Ishita got up. She could hear the shuffle her feet made as she left the room and despised her leaden legs. As she sat on the well-worn chairs she noticed she was trembling. She knew why she had been sent out. Her mother-in-law wanted to know all the long-term prospects, all the financial implications, before she decided to get rid of her daughter-in-law. They called it the sword of Damocles. Its tip was now grazing her hair, she wished it would fall and slice her in two without further ado. Hopefully the doctor’s information would hasten the process, because she didn’t think she could live in suspense for very long.
‘Mummy says we must go in for the IVF,’ said Suryakanta that night, after they made love – the love that was never going to lead to a pregnancy.
‘She did?’
‘I told you she would be supportive.’
Nobody had mentioned how painful the procedure would be, how tedious, how embarrassing. At the start of her menstrual cycle she was injected with fertility drugs to stimulate her follicles. The more follicles, the more eggs, the more chances of retrieval, the greater the chances of pregnancy.
Every two or three days she visited the doctor, with hope in her heart. Her blood had to be tested, ultrasounds taken. Are things going according to schedule? Are there enough follicles?
More injections. More hormones.
When it was time to harvest the eggs, she was given an anaesthetic. To extract them from the follicles, needles were inserted through the vagina into the ovaries. Once they were retrieved, she could go home, pumped full of antibiotics. After this the action shifted to a laboratory, where her egg united with her husband’s sperm which had been collected, washed and prepared.
For six days her baby lay in the IVF lab. Days of tension, days in which in the deepest recesses of her mind she allowed the faintest of hopes to flicker. She whispered to herself, my baby. Also known as an embryo.
Back to the embryologist, back to the doctor, back to lying on her back and having a catheter inserted into her. The catheter which contained her baby. Three in fact, out of which one might develop.
Prayers, prayers, more prayers. Please stay, please grow. You are my only chance of happiness. So many people to love you, just come into the world. I beg you.
But it wouldn’t. Even with more hormones it wouldn’t.
Her period. Her bloody period. Each sanitary napkin soaking up thousands of rupees, hours of energy, months of expectation, now to be wrapped in old newspaper and discreetly disposed of.
Not so discreet was the reaction when it was known she had her period. No, there was nothing subdued about that.

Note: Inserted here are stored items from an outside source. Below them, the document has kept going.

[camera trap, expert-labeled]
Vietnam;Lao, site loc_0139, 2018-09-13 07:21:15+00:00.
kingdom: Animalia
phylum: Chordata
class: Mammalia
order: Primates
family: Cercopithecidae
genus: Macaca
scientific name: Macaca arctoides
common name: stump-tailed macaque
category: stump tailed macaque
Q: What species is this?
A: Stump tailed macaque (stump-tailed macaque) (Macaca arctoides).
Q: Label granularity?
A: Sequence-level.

She hated this baby, hated it. Even living for a few months was beyond it.
Ever since the fertilised egg had been implanted, Mrs Rajora had been asking every day, how do you feel, how do you feel? In her desperation Ishita had begun to feel nauseous, though she had yet to throw up – too soon, opined the mother, but God is with you, the biggest thing is not to worry, stress is very bad for pregnancy.
‘Never talk to me of miracles again, Mama,’ cried Ishita when she gave the news. ‘This is my karma. Nothing will break it.’
‘We can pay for another attempt, after all, these things are not so easy,’ said the father breaking his heart over his daughter’s despair.